-- Dataset entries --

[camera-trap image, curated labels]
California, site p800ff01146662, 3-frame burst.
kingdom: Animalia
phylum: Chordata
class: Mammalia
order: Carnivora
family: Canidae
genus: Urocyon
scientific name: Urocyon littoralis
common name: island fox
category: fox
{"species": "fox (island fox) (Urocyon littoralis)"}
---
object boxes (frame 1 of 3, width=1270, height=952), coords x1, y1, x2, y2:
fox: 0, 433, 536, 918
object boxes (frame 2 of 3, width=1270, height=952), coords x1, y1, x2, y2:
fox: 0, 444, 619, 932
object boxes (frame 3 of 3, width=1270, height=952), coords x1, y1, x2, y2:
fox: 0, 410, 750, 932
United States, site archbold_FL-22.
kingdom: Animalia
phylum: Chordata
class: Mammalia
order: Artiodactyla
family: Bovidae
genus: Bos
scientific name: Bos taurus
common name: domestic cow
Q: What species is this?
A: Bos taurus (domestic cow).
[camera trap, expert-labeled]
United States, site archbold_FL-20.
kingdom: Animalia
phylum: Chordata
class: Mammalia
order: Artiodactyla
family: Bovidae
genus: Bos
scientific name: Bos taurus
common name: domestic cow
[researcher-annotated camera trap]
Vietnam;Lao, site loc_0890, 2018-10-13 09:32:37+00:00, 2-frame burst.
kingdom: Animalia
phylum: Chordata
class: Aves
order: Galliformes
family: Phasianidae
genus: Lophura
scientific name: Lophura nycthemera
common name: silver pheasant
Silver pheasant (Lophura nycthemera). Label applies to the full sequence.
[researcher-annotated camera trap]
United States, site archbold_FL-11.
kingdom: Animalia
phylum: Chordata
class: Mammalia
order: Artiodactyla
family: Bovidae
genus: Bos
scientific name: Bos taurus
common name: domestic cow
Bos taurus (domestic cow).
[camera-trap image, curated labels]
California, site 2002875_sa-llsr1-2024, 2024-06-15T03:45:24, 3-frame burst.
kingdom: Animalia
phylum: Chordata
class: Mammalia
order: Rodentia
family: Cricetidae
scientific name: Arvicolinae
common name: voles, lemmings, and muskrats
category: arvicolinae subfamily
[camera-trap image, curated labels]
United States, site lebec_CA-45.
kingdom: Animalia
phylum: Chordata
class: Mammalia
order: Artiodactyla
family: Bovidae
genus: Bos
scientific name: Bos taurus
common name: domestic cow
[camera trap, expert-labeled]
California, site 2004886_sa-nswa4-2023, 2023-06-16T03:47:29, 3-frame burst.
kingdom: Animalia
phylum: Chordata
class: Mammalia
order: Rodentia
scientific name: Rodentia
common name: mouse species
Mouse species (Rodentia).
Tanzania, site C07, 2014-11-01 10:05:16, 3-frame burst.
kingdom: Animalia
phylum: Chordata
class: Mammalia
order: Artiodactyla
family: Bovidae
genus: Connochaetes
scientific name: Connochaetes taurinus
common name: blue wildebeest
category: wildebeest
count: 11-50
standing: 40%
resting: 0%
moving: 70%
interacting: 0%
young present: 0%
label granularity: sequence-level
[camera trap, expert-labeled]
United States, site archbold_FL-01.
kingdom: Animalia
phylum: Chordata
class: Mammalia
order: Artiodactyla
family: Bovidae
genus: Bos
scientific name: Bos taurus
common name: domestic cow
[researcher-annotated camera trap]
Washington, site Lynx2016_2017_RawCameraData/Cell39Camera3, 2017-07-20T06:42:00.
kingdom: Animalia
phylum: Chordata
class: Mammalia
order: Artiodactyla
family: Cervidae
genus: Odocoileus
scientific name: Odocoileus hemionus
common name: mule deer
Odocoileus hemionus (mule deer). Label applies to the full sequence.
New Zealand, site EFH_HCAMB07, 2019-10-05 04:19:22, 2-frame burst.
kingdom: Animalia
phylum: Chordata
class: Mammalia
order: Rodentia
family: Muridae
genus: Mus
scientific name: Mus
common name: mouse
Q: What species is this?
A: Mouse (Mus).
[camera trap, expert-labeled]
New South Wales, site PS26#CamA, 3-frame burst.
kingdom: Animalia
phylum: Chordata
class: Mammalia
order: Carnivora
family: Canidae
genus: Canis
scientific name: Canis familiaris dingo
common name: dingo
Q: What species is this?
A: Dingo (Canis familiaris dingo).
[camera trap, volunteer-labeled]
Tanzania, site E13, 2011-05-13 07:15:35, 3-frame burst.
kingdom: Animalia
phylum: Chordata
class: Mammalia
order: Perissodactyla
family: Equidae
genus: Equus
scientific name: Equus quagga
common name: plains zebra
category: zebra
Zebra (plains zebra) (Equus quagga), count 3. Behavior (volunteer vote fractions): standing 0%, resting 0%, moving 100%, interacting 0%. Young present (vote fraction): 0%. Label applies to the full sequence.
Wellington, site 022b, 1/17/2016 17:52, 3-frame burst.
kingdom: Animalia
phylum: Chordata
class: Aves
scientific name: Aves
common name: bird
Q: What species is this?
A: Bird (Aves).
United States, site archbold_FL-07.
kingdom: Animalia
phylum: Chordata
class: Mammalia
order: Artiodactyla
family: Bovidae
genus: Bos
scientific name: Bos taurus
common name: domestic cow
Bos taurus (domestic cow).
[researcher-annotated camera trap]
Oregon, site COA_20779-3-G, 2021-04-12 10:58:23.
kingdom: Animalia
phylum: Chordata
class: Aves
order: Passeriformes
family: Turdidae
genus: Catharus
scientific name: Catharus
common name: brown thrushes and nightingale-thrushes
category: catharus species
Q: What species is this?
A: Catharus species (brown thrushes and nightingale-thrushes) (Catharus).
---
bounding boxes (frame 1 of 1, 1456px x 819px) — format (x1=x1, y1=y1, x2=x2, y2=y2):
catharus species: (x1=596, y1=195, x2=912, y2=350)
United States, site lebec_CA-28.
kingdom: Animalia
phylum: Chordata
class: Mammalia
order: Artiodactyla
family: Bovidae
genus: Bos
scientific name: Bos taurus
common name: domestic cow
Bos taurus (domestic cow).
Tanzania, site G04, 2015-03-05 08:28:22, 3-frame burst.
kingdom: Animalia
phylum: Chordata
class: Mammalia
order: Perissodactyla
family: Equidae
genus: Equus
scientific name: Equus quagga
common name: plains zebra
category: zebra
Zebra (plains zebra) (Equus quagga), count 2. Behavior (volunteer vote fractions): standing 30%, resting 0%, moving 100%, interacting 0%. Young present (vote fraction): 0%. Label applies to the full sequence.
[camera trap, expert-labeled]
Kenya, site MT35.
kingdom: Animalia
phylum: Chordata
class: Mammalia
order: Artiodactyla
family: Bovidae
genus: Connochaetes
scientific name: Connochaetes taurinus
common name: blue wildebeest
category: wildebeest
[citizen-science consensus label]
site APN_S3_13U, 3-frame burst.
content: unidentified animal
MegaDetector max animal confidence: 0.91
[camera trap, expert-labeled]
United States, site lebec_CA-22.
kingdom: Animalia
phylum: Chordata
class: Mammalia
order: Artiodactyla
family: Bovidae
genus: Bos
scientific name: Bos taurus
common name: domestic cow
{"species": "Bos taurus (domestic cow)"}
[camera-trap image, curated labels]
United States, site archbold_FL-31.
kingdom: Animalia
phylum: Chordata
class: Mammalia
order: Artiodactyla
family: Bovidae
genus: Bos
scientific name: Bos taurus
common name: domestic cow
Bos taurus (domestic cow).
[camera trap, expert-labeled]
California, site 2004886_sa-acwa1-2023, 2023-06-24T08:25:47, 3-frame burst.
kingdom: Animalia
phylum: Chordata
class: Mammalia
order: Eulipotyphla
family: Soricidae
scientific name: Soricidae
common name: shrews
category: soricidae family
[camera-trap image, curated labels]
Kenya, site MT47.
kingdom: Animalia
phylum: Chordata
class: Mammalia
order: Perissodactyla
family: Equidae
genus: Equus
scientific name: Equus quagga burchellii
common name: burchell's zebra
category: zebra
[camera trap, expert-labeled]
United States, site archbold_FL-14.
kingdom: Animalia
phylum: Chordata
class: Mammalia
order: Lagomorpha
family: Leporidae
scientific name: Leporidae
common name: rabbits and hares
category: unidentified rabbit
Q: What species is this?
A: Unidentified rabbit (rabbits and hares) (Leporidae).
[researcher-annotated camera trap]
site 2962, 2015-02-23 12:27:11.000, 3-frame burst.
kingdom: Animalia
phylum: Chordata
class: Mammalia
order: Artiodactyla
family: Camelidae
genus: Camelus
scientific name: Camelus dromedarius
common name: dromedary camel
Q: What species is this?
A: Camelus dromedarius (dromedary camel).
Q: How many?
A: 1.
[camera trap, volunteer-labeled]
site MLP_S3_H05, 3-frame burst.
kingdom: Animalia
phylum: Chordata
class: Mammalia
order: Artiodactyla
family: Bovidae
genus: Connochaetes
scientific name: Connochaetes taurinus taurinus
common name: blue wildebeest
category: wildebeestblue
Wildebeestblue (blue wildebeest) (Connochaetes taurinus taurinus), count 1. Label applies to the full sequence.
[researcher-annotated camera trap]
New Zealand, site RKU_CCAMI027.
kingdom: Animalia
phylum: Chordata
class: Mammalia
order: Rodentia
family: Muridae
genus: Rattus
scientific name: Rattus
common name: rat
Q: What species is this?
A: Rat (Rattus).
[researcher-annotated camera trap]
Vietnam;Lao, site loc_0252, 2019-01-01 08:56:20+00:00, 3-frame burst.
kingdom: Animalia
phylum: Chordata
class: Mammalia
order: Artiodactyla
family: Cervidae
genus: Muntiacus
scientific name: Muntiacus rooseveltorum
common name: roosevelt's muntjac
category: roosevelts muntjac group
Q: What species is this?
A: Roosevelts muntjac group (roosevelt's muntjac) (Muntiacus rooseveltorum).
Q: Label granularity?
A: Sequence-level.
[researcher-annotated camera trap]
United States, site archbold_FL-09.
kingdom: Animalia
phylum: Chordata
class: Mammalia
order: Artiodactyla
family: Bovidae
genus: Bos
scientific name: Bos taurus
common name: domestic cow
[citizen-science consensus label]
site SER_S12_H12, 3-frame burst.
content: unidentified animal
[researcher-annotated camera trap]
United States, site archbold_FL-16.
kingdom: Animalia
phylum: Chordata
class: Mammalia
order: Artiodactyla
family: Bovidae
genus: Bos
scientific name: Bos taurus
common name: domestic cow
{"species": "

-- Assignment --
Filter the data, keeping only the lines that contain "level".

-- Expected answer --
label granularity: sequence-level
A: Sequence-level.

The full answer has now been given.